## [Rendered images with source text]
━━━━━━━━

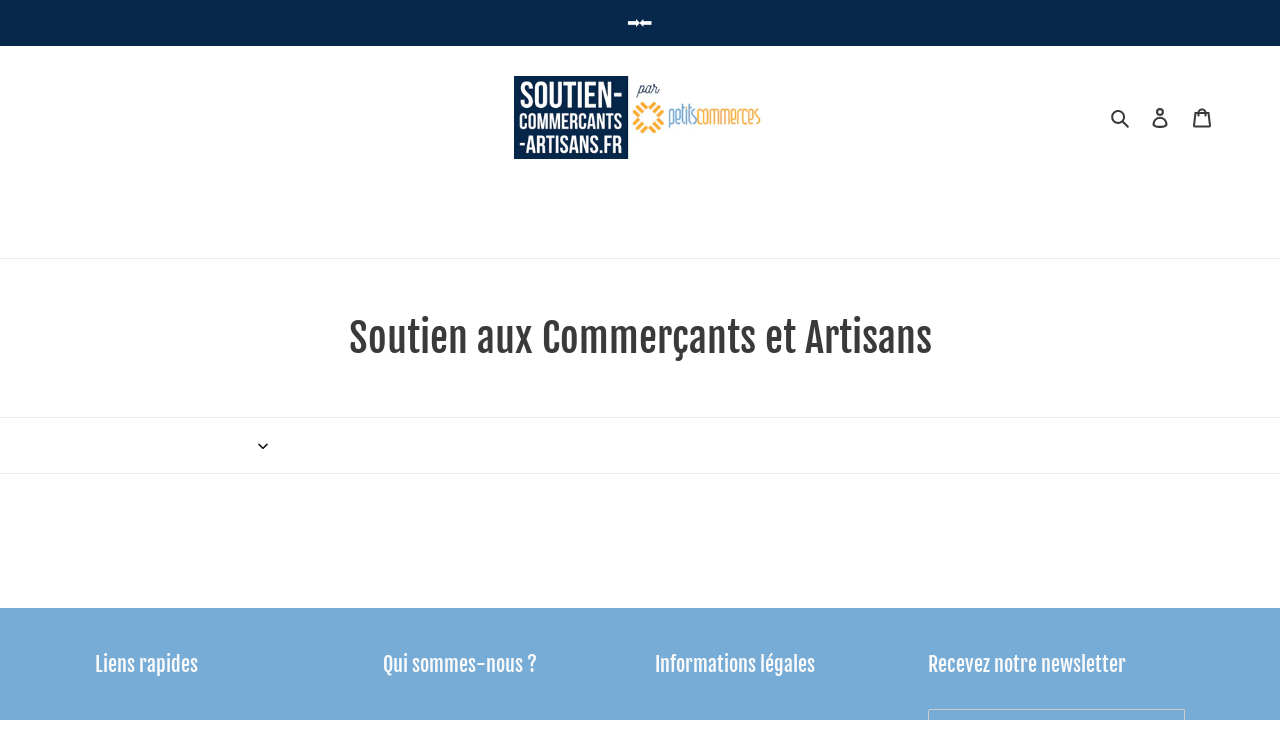

--- FILE ---
content_type: text/javascript
request_url: https://soutien-commercants-artisans.fr/cdn/shop/t/1/assets/boost-pfs-instant-search.js?v=12111276411209497541610444573
body_size: 226
content:
var boostPFSInstantSearchConfig={search:{showSuggestionProductVendor:!1}};(function(){BoostPFS.inject(this),InstantSearchApi.beforeCall=function(searchTerm){var focused=jQ(":focus"),collection_id=0;focused.parent().find('input[name="collection_scope"]').length>0&&(collection_id=focused.parent().find('input[name="collection_scope"]').val()),typeof window.location.search!="undefined"&&window.location.search.includes("collection_scope")&&(collection_id=getUrlParameter("collection_scope")),Globals.instantSearchQueryParams.collection_scope=collection_id},InstantSearchResultBlockViewAll.prototype.compileTemplate=function(){var focused=jQ(":focus"),collection_id=0;focused.parent().find('input[name="collection_scope"]').length>0&&(collection_id=focused.parent().find('input[name="collection_scope"]').val()),typeof window.location.search!="undefined"&&window.location.search.includes("collection_scope")&&(collection_id=getUrlParameter("collection_scope"));var suggestionQuery=Utils.getValueInObjectArray("suggest_query",this.data);if(suggestionQuery!=="")return"";var totalProduct=Utils.getValueInObjectArray("total_product",this.data),suggestTotalProduct=Utils.getValueInObjectArray("suggest_total_product",this.data);suggestTotalProduct!==""&&(totalProduct=suggestTotalProduct);var suggestionBlocks=Settings.getSettingValue("search.suggestionBlocks"),displayProductNumber=Utils.getValueInObjectArray("products",suggestionBlocks,"type","number");if(totalProduct==0||totalProduct<=displayProductNumber)return"";var viewAllUrl=Utils.reBuildUrlBaseOnLocale("/search?"+Globals.searchTermKey+"="+Utils.encodeURIParamValue(Globals.currentTerm)+"&collection_scope="+collection_id);return this.getTemplate().replace(/{{class.searchSuggestionHeader}}/g,Class.searchSuggestionHeader).replace(/{{label.suggestion.viewAll}}/g,Labels.suggestion.viewAll).replace(/{{ count }}/g,totalProduct).replace(/{{viewAllUrl}}/g,viewAllUrl)},InstantSearchMobile.prototype.afterShowSearchBoxMobile=function(searchBoxId){searchBoxId||(searchBoxId=this.searchBoxId),jQ(".js-drawer-close").length>0&&setTimeout(function(){jQ(".js-drawer-close").trigger("click")})},SearchInput.prototype.customizeInstantSearch=function(){Globals.suggestionCache=[],jQ(".predictive-search-wrapper").length>0&&jQ(".predictive-search-wrapper").hide()};function closeSuggestionMobile(searchBoxId,isCloseSearchBox){jQ(searchBoxId).autocomplete("close"),jQ("."+Class.searchSuggestion+'[data-search-box="'+searchBoxId+'"]').parent().hide();var isCloseSearchBox=typeof isCloseSearchBox!="undefined"?isCloseSearchBox:!1;isCloseSearchBox&&jQ(".boost-pfs-search-suggestion-mobile-top-panel,.boost-pfs-search-suggestion-mobile-overlay").hide(),setValueAllSearchBoxes(),jQ(".boost-pfs-search-no-tabindex").attr("tabindex",-1),jQ("body").hasClass(Class.searchSuggestionMobileOpen)&&jQ("body").removeClass(Class.searchSuggestionMobileOpen),BoostPFS.afterCloseSuggestionMobile(searchBoxId,isCloseSearchBox),jQ(".js-drawer-close").length>1&&jQ(".js-drawer-close").trigger("click")}function getUrlParameter(name){name=name.replace(/[\[]/,"\\[").replace(/[\]]/,"\\]");var regex=new RegExp("[\\?&]"+name+"=([^&#]*)"),results=regex.exec(location.search);return results===null?"":decodeURIComponent(results[1].replace(/\+/g," "))}})();
//# sourceMappingURL=/cdn/shop/t/1/assets/boost-pfs-instant-search.js.map?v=12111276411209497541610444573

━━━━━━━━

## [TASK TO CARRY OUT]
Copy each entry exactly as written. Images should not appear in the copy.

## [SOLUTION FOR THIS TASK]
--- FILE ---
content_type: text/javascript
request_url: https://soutien-commercants-artisans.fr/cdn/shop/t/1/assets/boost-pfs-instant-search.js?v=12111276411209497541610444573
body_size: 226
content:
var boostPFSInstantSearchConfig={search:{showSuggestionProductVendor:!1}};(function(){BoostPFS.inject(this),InstantSearchApi.beforeCall=function(searchTerm){var focused=jQ(":focus"),collection_id=0;focused.parent().find('input[name="collection_scope"]').length>0&&(collection_id=focused.parent().find('input[name="collection_scope"]').val()),typeof window.location.search!="undefined"&&window.location.search.includes("collection_scope")&&(collection_id=getUrlParameter("collection_scope")),Globals.instantSearchQueryParams.collection_scope=collection_id},InstantSearchResultBlockViewAll.prototype.compileTemplate=function(){var focused=jQ(":focus"),collection_id=0;focused.parent().find('input[name="collection_scope"]').length>0&&(collection_id=focused.parent().find('input[name="collection_scope"]').val()),typeof window.location.search!="undefined"&&window.location.search.includes("collection_scope")&&(collection_id=getUrlParameter("collection_scope"));var suggestionQuery=Utils.getValueInObjectArray("suggest_query",this.data);if(suggestionQuery!=="")return"";var totalProduct=Utils.getValueInObjectArray("total_product",this.data),suggestTotalProduct=Utils.getValueInObjectArray("suggest_total_product",this.data);suggestTotalProduct!==""&&(totalProduct=suggestTotalProduct);var suggestionBlocks=Settings.getSettingValue("search.suggestionBlocks"),displayProductNumber=Utils.getValueInObjectArray("products",suggestionBlocks,"type","number");if(totalProduct==0||totalProduct<=displayProductNumber)return"";var viewAllUrl=Utils.reBuildUrlBaseOnLocale("/search?"+Globals.searchTermKey+"="+Utils.encodeURIParamValue(Globals.currentTerm)+"&collection_scope="+collection_id);return this.getTemplate().replace(/{{class.searchSuggestionHeader}}/g,Class.searchSuggestionHeader).replace(/{{label.suggestion.viewAll}}/g,Labels.suggestion.viewAll).replace(/{{ count }}/g,totalProduct).replace(/{{viewAllUrl}}/g,viewAllUrl)},InstantSearchMobile.prototype.afterShowSearchBoxMobile=function(searchBoxId){searchBoxId||(searchBoxId=this.searchBoxId),jQ(".js-drawer-close").length>0&&setTimeout(function(){jQ(".js-drawer-close").trigger("click")})},SearchInput.prototype.customizeInstantSearch=function(){Globals.suggestionCache=[],jQ(".predictive-search-wrapper").length>0&&jQ(".predictive-search-wrapper").hide()};function closeSuggestionMobile(searchBoxId,isCloseSearchBox){jQ(searchBoxId).autocomplete("close"),jQ("."+Class.searchSuggestion+'[data-search-box="'+searchBoxId+'"]').parent().hide();var isCloseSearchBox=typeof isCloseSearchBox!="undefined"?isCloseSearchBox:!1;isCloseSearchBox&&jQ(".boost-pfs-search-suggestion-mobile-top-panel,.boost-pfs-search-suggestion-mobile-overlay").hide(),setValueAllSearchBoxes(),jQ(".boost-pfs-search-no-tabindex").attr("tabindex",-1),jQ("body").hasClass(Class.searchSuggestionMobileOpen)&&jQ("body").removeClass(Class.searchSuggestionMobileOpen),BoostPFS.afterCloseSuggestionMobile(searchBoxId,isCloseSearchBox),jQ(".js-drawer-close").length>1&&jQ(".js-drawer-close").trigger("click")}function getUrlParameter(name){name=name.replace(/[\[]/,"\\[").replace(/[\]]/,"\\]");var regex=new RegExp("[\\?&]"+name+"=([^&#]*)"),results=regex.exec(location.search);return results===null?"":decodeURIComponent(results[1].replace(/\+/g," "))}})();
//# sourceMappingURL=/cdn/shop/t/1/assets/boost-pfs-instant-search.js.map?v=12111276411209497541610444573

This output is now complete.